Kirsten Westhuis: Am Mittwoch dieser Woche haben Prominente aus Politik, Kirche, Sport und Gesellschaft in Berlin ihren Aufruf "Ökumene jetzt" veröffentlicht und damit zur Überwindung der Kirchenspaltung zwischen katholischen und evangelischen Christen aufgerufen. Zur gleichen Zeit, ebenfalls am Mittwochvormittag, begann für 22 Sechsjährige unter ähnlich großer medialer Beobachtung der Start ins Schulleben an der neuen Drei-Religionen-Schule in Osnabrück. Da geht es nicht nur ums Miteinander der Konfessionen, sondern um das Miteinander der abrahamitischen Religionen. Jüdische, muslimische und christliche Erstklässler, sowie Kinder atheistischer Eltern lernen zusammen unter einem Dach. Die Idee der Drei-Religionen-Schule hat Winfried Verburg vom Bistum Osnabrück mitentwickelt. Mit ihm habe ich vor der Sendung gesprochen und ihn zunächst gefragt, was die Drei-Religionen-Schule von anderen Grundschulen unterscheidet.

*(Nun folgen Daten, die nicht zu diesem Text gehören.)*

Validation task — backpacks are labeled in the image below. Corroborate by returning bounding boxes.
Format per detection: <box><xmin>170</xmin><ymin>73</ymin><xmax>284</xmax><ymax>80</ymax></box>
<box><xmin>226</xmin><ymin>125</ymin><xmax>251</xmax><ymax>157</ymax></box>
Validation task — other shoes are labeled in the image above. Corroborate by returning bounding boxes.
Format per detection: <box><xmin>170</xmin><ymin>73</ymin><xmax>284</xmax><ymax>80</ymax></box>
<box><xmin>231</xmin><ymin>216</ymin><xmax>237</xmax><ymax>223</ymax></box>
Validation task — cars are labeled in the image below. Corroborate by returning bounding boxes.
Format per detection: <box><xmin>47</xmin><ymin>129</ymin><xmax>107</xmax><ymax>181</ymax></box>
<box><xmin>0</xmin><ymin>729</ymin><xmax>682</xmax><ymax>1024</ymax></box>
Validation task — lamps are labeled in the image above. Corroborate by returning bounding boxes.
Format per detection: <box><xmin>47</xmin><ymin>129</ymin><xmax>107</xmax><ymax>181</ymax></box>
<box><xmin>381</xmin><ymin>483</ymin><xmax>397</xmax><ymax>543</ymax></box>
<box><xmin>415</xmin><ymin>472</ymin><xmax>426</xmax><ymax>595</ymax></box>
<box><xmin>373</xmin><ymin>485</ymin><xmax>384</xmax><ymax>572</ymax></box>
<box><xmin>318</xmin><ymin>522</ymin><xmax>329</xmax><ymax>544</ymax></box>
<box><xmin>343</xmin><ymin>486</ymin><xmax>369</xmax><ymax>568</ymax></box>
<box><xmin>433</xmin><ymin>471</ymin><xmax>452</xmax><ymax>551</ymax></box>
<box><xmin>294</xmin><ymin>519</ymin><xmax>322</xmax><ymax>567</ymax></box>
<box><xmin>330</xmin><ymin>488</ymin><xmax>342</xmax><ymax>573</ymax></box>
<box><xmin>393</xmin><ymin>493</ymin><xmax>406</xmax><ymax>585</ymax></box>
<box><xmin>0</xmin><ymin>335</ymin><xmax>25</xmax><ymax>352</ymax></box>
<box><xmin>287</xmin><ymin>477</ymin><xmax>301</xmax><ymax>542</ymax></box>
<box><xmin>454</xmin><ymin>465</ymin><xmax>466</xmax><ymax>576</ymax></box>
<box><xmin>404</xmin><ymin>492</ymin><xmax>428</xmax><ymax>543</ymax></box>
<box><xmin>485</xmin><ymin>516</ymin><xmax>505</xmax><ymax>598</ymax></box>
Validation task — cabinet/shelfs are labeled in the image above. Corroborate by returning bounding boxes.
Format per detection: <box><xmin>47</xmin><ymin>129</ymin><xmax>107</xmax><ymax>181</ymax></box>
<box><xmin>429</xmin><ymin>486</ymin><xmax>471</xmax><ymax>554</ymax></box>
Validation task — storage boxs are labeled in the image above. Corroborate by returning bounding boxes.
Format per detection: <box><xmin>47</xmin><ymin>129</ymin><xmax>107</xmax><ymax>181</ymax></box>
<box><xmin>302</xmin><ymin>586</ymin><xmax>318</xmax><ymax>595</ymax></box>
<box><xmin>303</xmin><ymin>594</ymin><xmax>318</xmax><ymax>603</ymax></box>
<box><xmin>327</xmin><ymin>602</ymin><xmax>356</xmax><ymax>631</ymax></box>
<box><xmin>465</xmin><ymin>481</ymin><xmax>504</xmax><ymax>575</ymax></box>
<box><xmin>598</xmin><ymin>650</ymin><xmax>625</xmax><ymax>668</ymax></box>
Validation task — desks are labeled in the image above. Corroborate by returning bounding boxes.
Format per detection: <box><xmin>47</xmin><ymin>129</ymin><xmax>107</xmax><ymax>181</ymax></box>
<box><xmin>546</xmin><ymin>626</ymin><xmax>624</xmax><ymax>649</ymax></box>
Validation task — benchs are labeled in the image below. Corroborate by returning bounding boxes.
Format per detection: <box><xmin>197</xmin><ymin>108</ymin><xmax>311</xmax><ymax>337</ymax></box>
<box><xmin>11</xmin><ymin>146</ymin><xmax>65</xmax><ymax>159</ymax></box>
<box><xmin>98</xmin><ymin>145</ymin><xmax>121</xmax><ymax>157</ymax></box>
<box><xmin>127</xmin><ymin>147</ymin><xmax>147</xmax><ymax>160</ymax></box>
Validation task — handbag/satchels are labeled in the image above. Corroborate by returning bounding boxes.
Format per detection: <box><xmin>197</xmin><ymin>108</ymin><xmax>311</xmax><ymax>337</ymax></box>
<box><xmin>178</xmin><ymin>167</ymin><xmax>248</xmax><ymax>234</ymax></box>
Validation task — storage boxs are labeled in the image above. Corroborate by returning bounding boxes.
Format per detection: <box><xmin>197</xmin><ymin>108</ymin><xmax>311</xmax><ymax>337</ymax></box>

Winfried Verburg: Die Unterscheidung liegt vor allen Dingen darin, dass es nicht eine katholische Schule wie andere Schulen ist, sondern dass wir diese Schule gemeinsam mit der jüdischen Gemeinde in Osnabrück und zwei muslimischen Verbänden, der Schura Niedersachsen und der DITIB Niedersachsen, gemeinsam gestalten. Wir haben einen Kooperationsvertrag geschlossen, in dem wir Grundregeln für die Schule und das Zusammenleben der Religionen vereinbart haben.
Westhuis: Und was sollen die Kinder lernen? Steht da jetzt jeden Tag Religion auf dem Programm?
Verburg: Nein, es steht nicht jeden Tag Religion auf dem Programm. Selbstverständlich lernen die Kinder genau das, was sie auch in jeder anderen öffentlichen Schule lernen, also Deutsch, Mathematik, Rechnen, Sachkunde, Sport, Musik – der Fächerkanon ist identisch, aber natürlich spielt Religion eine Rolle, zwei Stunden Religionsunterricht haben alle Kinder, aber unterschiedlich. Die jüdischen Kinder haben bei einem jüdischen Religionslehrer, die muslimischen bei einer islamischen Religionslehrerin, und die christlichen im Moment konfessionell kooperativ bei einer katholischen Lehrerin.
Westhuis: Kinder verschiedener Religionen, die zum Religionsunterricht in einen anderen Raum gehen, das ist ja in Deutschland fast in jeder Schule Alltag. Wenn Sie diesen religiösen Aspekt jetzt so betonen, stellen Sie dann nicht die Unterschiede heraus? Was ist anders in Osnabrück?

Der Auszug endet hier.